The task: Your copy should contain exactly the lines from the one that holds "Villa / maison" through the end of the material, reproduced as written, with no pictures.

[[ The data, beginning ]]

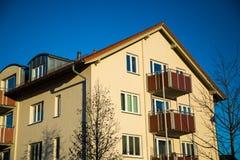 Casa multifamiliare a Monaco di Baviera, facciata gialla, Fotografia Stock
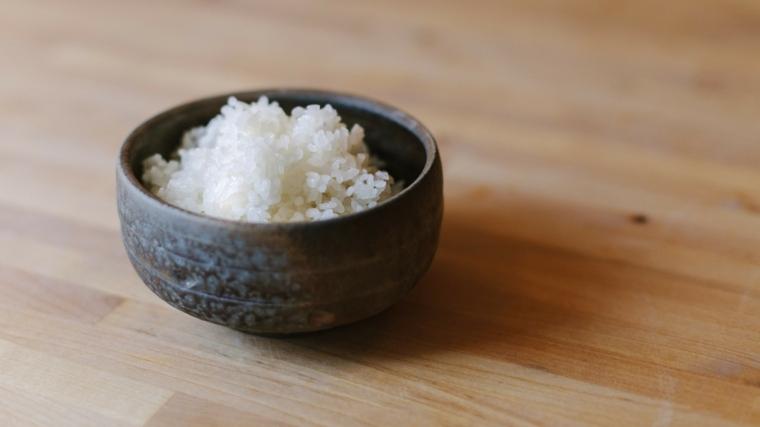 una receta de cocina-preparar-arroz-sushi-principiantes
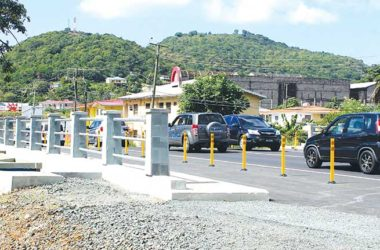 Image: Traffic along the Castries-Gros Islet highway.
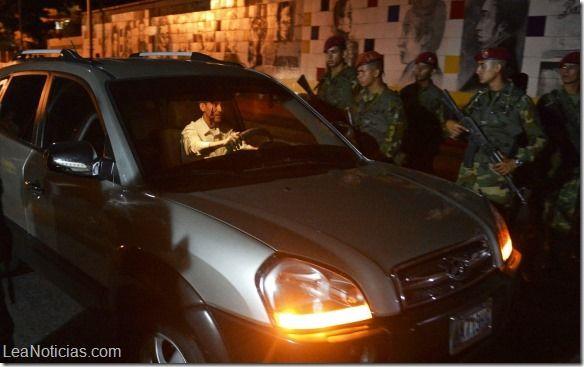 Largas colas de carros y quejas por el cierre de la frontera con Colombia - http://www.leanoticias.com/2014/08/12/largas-colas-de-carros-y-quejas-por-el-cierre-de-la-frontera-con-colombia/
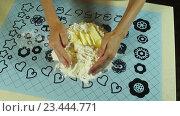Купить «Смешивание муки, яиц, воды и масла», видеоролик № 23444771, снято 25 июля 2016 г. (c) ActionStore / Фотобанк Лори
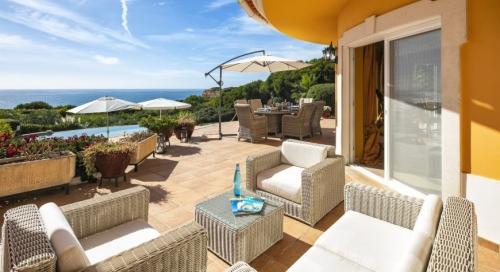 Villa / maison jardin sur la mer à louer à carvoeiro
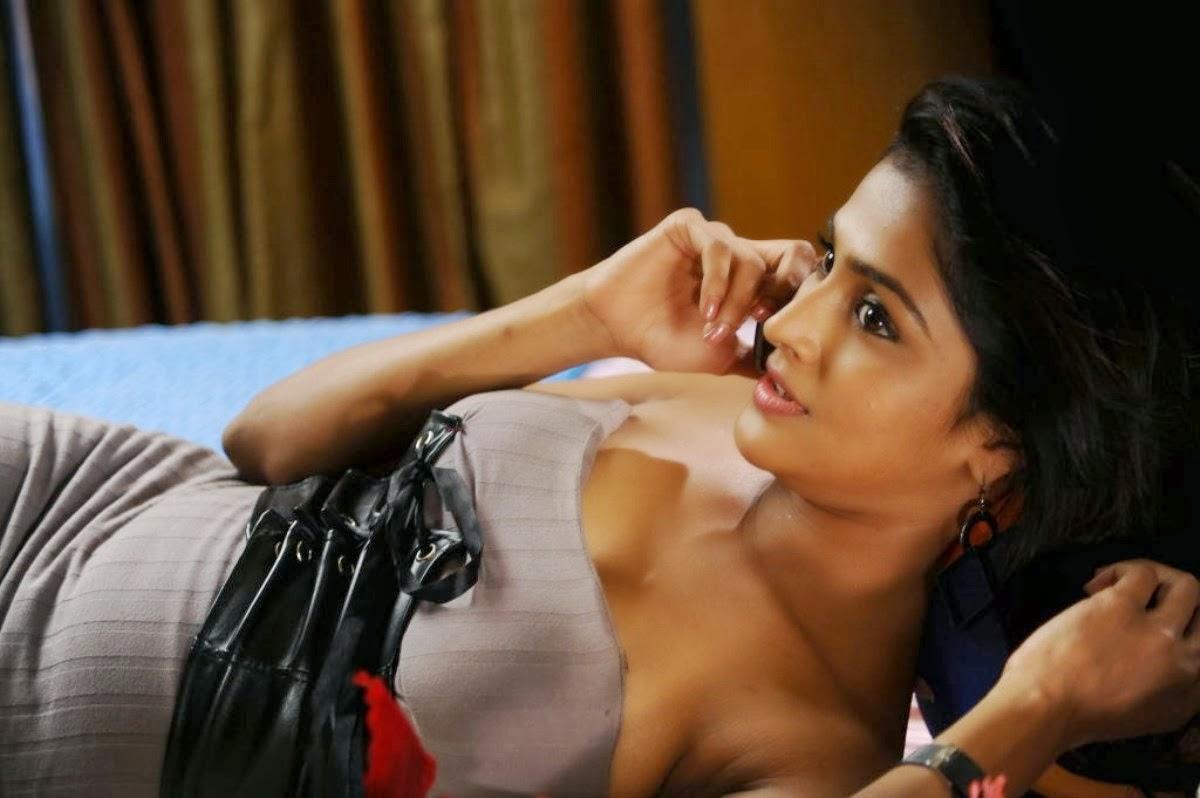 grade-girl-remya-nambeesan-naked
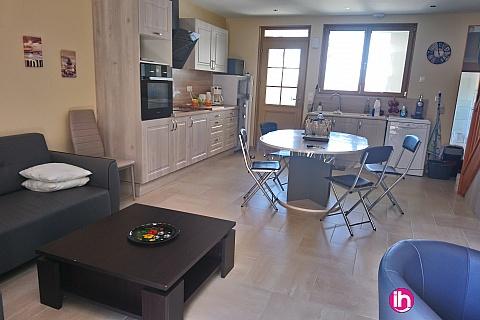 Location de meublé : LA CHARITE SUR LOIRE Maison centre ville, 3 chambres. BELLEVILLE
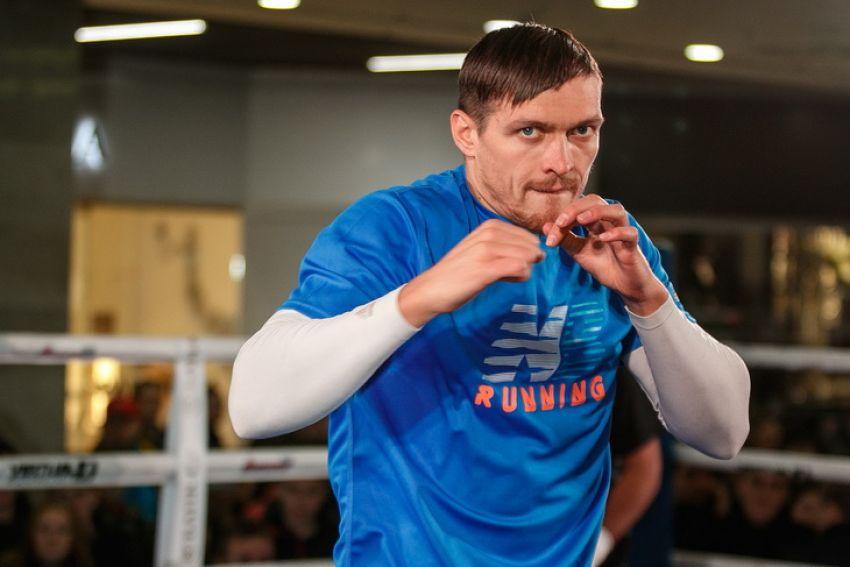 Александр Усик вернулся к тренировкам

[[ The data, end ]]

Output:
 Villa / maison jardin sur la mer à louer à carvoeiro
 grade-girl-remya-nambeesan-naked
 Location de meublé : LA CHARITE SUR LOIRE Maison centre ville, 3 chambres. BELLEVILLE
 Александр Усик вернулся к тренировкам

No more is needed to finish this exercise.